_Exercise:_
Reproduce each of the records below word for word, changing nothing.
-- Start of Records to process --
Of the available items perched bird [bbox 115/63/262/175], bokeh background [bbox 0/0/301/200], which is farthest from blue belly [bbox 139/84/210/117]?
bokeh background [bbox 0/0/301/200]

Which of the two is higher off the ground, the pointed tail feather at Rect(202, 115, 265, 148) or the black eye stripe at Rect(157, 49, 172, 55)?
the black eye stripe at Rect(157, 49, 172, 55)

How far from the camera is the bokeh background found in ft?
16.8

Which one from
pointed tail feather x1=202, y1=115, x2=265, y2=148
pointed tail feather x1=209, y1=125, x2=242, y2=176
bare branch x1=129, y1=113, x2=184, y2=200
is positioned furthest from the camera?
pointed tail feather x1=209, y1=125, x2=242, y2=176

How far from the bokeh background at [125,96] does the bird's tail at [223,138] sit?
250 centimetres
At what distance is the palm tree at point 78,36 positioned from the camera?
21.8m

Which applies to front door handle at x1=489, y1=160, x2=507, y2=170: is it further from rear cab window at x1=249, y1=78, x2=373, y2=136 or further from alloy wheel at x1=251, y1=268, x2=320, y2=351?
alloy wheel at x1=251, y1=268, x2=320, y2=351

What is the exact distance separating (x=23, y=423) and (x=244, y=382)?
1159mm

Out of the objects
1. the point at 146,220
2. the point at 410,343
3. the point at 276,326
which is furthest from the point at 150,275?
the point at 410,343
-- End of Records to process --
_Written answer:_
Of the available items perched bird [bbox 115/63/262/175], bokeh background [bbox 0/0/301/200], which is farthest from blue belly [bbox 139/84/210/117]?
bokeh background [bbox 0/0/301/200]

Which of the two is higher off the ground, the pointed tail feather at Rect(202, 115, 265, 148) or the black eye stripe at Rect(157, 49, 172, 55)?
the black eye stripe at Rect(157, 49, 172, 55)

How far from the camera is the bokeh background found in ft?
16.8

Which one from
pointed tail feather x1=202, y1=115, x2=265, y2=148
pointed tail feather x1=209, y1=125, x2=242, y2=176
bare branch x1=129, y1=113, x2=184, y2=200
is positioned furthest from the camera?
pointed tail feather x1=209, y1=125, x2=242, y2=176

How far from the bokeh background at [125,96] does the bird's tail at [223,138] sit?
250 centimetres
At what distance is the palm tree at point 78,36 positioned from the camera?
21.8m

Which applies to front door handle at x1=489, y1=160, x2=507, y2=170: is it further from rear cab window at x1=249, y1=78, x2=373, y2=136 or further from alloy wheel at x1=251, y1=268, x2=320, y2=351?
alloy wheel at x1=251, y1=268, x2=320, y2=351

What is the exact distance separating (x=23, y=423) and (x=244, y=382)?
1159mm

Out of the objects
1. the point at 146,220
2. the point at 410,343
3. the point at 276,326
which is furthest from the point at 150,275?
the point at 410,343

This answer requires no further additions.